Nossa, 50 anos de idade! Olho para a minha figura no espelho e vejo claramente o que o transcurso do tempo causou em mim. Mudei por fora mais do que eu mudei por dentro. Por dentro eu continuo um sujeito chato, individualista, chato, cheio de vontades, rancoroso e impaciente. E sei que eu sou capaz de praticar atos admiráveis de generosidade, bem como ações as mais mesquinhas. Ah, mas eu também aprendi a ser libertário e a dar à minha vida um senso de responsabilidade e de compromisso fiel a tudo aquilo em que eu acredito.

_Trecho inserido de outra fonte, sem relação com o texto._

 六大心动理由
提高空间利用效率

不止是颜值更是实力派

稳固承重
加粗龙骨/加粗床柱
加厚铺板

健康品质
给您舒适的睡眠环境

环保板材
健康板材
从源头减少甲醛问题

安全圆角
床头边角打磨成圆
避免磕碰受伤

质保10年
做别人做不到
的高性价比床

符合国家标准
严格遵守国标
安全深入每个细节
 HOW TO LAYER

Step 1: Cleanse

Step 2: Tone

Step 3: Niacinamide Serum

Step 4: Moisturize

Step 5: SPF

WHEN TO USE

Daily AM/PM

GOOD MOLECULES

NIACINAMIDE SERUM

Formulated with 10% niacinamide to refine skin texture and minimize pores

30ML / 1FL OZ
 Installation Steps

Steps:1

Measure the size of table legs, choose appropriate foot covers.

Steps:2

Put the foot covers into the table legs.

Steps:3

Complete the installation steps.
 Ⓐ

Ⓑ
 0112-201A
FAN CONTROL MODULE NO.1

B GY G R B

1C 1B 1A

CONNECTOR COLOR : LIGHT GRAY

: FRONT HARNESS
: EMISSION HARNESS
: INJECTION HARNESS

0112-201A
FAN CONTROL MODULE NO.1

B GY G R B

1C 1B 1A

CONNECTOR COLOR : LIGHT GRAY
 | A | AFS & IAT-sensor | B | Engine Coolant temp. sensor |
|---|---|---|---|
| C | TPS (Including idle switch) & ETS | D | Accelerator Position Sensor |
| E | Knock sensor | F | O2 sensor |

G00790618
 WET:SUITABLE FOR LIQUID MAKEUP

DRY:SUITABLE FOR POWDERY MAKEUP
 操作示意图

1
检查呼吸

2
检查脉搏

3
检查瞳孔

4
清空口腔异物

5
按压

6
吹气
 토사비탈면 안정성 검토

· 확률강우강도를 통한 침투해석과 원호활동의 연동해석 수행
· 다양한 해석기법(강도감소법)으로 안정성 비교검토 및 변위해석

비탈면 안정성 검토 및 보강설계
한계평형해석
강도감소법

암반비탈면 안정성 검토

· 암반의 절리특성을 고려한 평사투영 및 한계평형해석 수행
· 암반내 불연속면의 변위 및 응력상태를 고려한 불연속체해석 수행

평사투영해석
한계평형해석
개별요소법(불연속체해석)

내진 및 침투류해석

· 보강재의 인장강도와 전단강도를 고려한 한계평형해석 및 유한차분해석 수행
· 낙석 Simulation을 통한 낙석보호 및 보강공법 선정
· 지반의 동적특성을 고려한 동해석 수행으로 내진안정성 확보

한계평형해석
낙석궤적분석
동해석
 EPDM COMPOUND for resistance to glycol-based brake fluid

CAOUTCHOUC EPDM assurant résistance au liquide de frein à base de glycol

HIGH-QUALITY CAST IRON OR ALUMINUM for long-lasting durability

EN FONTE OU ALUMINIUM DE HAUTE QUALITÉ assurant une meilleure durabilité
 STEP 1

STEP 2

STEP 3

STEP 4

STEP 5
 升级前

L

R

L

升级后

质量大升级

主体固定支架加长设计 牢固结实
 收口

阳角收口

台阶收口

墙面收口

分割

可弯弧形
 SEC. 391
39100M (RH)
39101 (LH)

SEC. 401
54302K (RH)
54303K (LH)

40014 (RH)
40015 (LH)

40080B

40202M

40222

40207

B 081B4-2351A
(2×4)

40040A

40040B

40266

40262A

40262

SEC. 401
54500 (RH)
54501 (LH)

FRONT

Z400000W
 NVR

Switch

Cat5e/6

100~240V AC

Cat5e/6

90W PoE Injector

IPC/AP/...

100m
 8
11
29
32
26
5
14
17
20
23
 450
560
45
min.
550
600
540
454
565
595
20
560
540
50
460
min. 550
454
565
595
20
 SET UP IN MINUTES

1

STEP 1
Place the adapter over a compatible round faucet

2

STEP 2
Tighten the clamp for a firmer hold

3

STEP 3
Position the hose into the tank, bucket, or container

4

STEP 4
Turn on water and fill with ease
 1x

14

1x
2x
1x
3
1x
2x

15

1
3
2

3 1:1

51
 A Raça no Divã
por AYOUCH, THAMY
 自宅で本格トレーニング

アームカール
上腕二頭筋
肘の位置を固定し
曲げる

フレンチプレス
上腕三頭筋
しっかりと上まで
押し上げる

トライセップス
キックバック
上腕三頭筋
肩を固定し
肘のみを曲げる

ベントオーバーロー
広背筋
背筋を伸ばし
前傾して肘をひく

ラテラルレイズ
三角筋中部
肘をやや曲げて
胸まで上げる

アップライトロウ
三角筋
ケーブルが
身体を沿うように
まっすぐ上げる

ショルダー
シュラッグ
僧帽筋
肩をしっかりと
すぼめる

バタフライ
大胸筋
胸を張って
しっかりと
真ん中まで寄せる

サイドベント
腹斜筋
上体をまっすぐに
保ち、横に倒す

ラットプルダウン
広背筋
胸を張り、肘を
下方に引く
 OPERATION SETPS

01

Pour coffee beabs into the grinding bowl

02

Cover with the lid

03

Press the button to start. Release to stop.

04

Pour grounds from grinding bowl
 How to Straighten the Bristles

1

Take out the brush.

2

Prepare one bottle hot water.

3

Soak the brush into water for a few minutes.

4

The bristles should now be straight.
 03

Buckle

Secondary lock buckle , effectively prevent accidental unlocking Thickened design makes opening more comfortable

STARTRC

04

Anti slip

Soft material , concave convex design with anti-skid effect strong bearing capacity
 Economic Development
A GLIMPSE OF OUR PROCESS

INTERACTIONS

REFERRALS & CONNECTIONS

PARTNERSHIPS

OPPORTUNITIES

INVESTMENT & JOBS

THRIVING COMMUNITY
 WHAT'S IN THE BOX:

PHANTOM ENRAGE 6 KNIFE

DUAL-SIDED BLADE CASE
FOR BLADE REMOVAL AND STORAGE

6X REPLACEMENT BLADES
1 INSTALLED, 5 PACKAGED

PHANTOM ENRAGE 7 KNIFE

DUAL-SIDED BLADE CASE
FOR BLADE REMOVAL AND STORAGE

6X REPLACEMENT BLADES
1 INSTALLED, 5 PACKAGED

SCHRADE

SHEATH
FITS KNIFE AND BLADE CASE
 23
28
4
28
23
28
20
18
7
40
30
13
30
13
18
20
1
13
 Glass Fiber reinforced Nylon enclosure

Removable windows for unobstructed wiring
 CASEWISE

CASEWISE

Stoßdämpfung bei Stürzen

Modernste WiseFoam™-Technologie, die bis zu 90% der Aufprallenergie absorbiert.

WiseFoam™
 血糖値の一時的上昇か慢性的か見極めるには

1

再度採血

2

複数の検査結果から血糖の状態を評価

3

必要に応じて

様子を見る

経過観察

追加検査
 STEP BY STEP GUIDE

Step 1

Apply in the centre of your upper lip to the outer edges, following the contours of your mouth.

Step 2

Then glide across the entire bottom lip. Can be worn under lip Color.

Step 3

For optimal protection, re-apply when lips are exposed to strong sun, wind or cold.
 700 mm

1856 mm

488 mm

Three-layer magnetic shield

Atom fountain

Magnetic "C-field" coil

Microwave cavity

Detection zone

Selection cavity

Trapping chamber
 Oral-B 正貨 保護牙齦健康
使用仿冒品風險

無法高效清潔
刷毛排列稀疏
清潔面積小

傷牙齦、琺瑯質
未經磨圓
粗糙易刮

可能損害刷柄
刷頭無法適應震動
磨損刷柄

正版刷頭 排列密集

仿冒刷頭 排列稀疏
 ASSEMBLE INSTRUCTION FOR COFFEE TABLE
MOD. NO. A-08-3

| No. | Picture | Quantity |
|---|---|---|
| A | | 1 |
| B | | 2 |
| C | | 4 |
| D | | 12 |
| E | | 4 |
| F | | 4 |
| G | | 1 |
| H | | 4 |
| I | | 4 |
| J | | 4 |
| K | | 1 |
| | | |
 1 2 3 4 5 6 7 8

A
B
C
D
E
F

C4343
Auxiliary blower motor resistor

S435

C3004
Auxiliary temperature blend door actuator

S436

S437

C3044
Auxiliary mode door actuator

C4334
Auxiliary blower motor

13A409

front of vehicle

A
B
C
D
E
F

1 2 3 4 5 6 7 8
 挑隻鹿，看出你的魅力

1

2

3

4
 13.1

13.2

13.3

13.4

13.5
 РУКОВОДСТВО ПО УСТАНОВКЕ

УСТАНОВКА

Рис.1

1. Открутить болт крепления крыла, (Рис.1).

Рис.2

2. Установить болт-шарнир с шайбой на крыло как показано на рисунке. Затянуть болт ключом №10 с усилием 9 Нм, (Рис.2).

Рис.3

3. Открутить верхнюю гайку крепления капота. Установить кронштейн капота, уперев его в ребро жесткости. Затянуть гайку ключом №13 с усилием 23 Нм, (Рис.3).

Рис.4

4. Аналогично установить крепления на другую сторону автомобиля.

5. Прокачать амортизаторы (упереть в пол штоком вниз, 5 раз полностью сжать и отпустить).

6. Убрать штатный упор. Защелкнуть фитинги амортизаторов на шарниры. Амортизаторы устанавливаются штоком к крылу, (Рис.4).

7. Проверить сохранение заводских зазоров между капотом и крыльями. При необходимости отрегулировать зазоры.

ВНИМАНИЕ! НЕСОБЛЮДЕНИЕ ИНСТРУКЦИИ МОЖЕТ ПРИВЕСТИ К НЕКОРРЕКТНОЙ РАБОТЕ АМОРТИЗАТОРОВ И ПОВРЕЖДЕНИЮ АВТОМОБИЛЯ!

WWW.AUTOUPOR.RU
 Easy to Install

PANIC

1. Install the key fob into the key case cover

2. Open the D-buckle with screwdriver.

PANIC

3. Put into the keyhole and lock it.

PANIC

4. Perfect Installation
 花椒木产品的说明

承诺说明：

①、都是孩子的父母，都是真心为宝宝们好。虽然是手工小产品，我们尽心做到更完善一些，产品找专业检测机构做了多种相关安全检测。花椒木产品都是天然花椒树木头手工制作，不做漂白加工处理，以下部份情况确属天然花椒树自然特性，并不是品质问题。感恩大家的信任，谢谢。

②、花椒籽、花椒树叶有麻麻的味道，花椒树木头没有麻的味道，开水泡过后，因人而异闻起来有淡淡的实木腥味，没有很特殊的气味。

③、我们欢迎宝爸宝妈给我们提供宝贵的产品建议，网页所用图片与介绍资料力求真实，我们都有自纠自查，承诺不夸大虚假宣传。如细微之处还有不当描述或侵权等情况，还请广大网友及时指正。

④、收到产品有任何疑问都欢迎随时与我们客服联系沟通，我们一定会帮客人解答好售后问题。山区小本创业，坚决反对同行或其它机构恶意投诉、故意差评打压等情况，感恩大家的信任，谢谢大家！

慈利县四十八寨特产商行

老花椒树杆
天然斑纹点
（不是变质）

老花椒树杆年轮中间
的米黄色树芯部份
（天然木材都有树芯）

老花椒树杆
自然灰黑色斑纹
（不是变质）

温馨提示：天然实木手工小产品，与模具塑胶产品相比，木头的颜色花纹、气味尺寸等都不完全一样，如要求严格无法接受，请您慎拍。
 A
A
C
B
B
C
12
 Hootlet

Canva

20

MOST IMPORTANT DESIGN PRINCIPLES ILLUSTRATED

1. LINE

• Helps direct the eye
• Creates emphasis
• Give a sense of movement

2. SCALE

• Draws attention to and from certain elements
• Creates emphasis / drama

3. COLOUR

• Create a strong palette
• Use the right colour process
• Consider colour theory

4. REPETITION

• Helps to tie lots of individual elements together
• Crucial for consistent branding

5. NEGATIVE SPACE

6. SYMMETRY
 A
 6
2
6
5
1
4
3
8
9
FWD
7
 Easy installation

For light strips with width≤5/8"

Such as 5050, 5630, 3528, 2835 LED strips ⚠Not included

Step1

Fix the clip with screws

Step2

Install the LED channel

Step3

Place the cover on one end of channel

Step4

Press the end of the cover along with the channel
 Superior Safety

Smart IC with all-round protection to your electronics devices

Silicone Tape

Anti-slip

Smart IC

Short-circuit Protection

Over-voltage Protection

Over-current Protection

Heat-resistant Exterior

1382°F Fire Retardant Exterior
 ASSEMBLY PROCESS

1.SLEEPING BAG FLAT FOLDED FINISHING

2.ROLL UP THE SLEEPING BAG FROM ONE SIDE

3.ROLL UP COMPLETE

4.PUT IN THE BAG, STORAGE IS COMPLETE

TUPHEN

Não lamento, não quero lamentar nada que eu vi, senti, provoquei, experimentei, desejei, recusei, esqueci, causei e abandonei no caminho, no longo caminho que eu percorri para atingir o marco destes 50 anos de idade.

Vocês querem saber se eu sou feliz? Ah, e isso é lá pergunta que se faça a alguém que é livre e que segue confiante na estrada da vida? Gente, a felicidade não é vital como o é o oxigênio, por exemplo, do qual precisamos permanentemente; a felicidade são os bônus que, aqui e ali, vez por outra, nós alcançamos nos estágios do jogo desafiador e repleto de obstáculos e aventuras que é a vida; e jogo é jogo; e jogo, como vocês bem sabem, nem sempre se ganha. Hoje, felizmente, eu ganhei.